Pandas allows one to index using boolean values whereby it selects only the True values. Since we want to keep the unduplicated columns, we need the above boolean array to be flipped (ie [True, True, False] = ~[False,False,True])

Finally, df.loc[:,[True,True,False]] selects only the non-duplicated columns using the aforementioned indexing capability.

The final .copy() is there to copy the dataframe to (mostly) avoid getting errors about trying to modify an existing dataframe later down the line.

Note: the above only checks columns names, not column values.

To remove duplicated indexes

Since it is similar enough, do the same thing on the index:

df = df.loc[~df.index.duplicated(),:].copy()

To remove duplicates by checking values without transposing

Update and caveat: please be careful in applying this. Per the counter-example provided by DrWhat in the comments, this solution may not have the desired outcome in all cases.

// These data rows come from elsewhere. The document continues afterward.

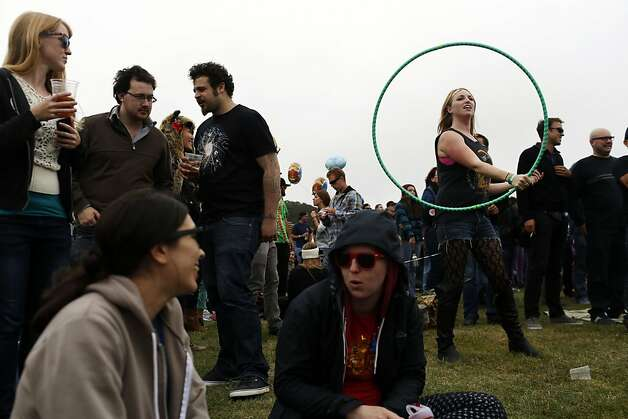 Kaelyn Smith hula hoops while waiting for The National to play at the Lands End stage during the first day of the Outside Lands music festival in Golden Gate Park in San Francisco, Calif. on August 9, 2013. Photo: Ian C. Bates, The Chronicle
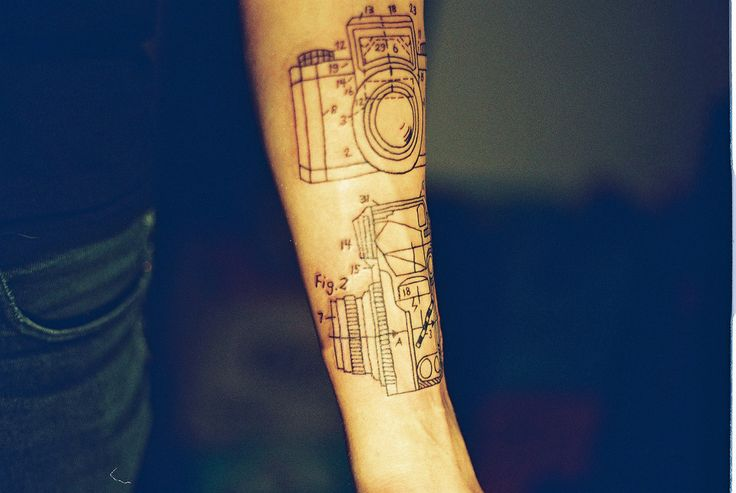 Awesome black camera tattoo on arm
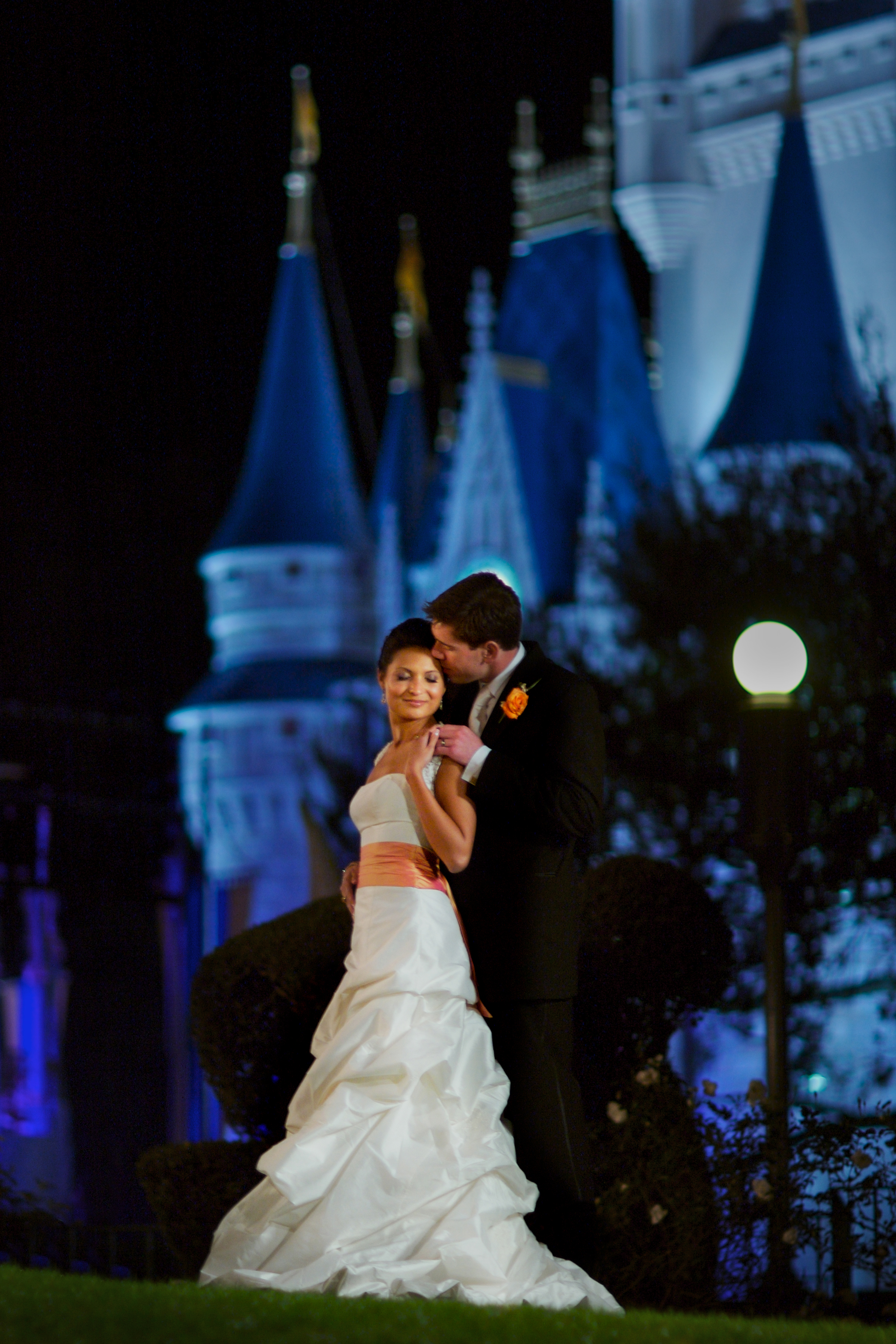 When  Disney Weddings , David Tutera , and  Bride's Magazine came to  Maring asking us to be on the Dream Team of wedding professionals and to capture a lavish wedding on the steps of the castle at Walt Disney World, we couldn't refuse! This beautiful portrait was created by Maring at night long after the park had closed.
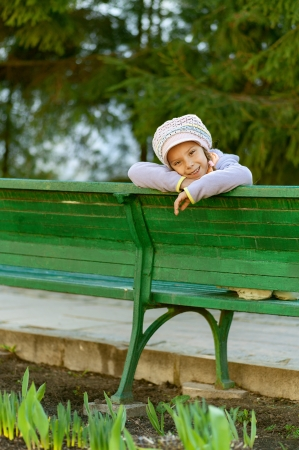 Happy girl-preschooler sitting on green bench in city park. photo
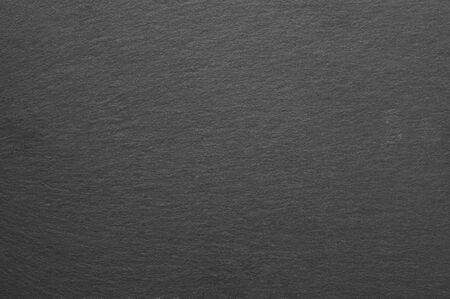 Dunkelgraue und schwarze Schieferbeschaffenheit als Hintergrund. Standard-Bild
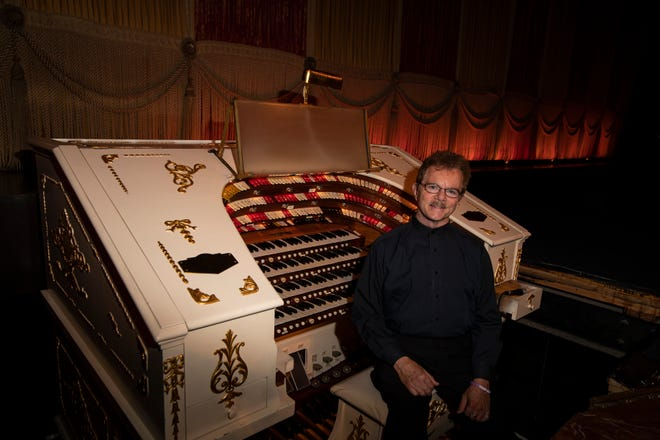 """Organist Clark Wilson next to the Mighty Morton organ at the Ohio Theatre: """"Nobody has more fun in this place than me,"""" Wilson said."""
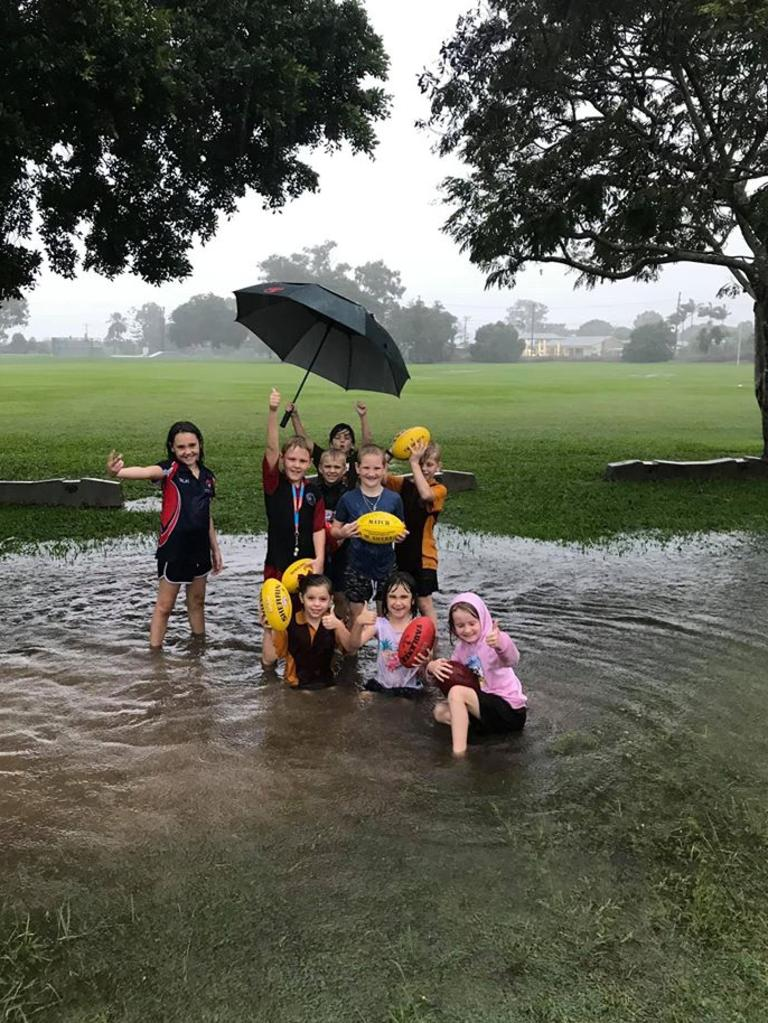 Sarina Demons junior AFL club members stand at the flooding fields during a downpour. Picture: Contributed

df = df.loc[:,~df.apply(lambda x: x.duplicated(),axis=1).all()].copy()

This avoids the issue of transposing. Is it fast? No. Does it work? In some cases. Here, try it on this:

# create a large(ish) dataframe
ldf = pd.DataFrame(np.random.randint(0,100,size= (736334,1312))) 


#to see size in gigs
#ldf.memory_usage().sum()/1e9 #it's about 3 gigs

# duplicate a column
ldf.loc[:,'dup'] = ldf.loc[:,101]

# take out duplicated columns by values
ldf = ldf.loc[:,~ldf.apply(lambda x: x.duplicated(),axis=1).all()].copy()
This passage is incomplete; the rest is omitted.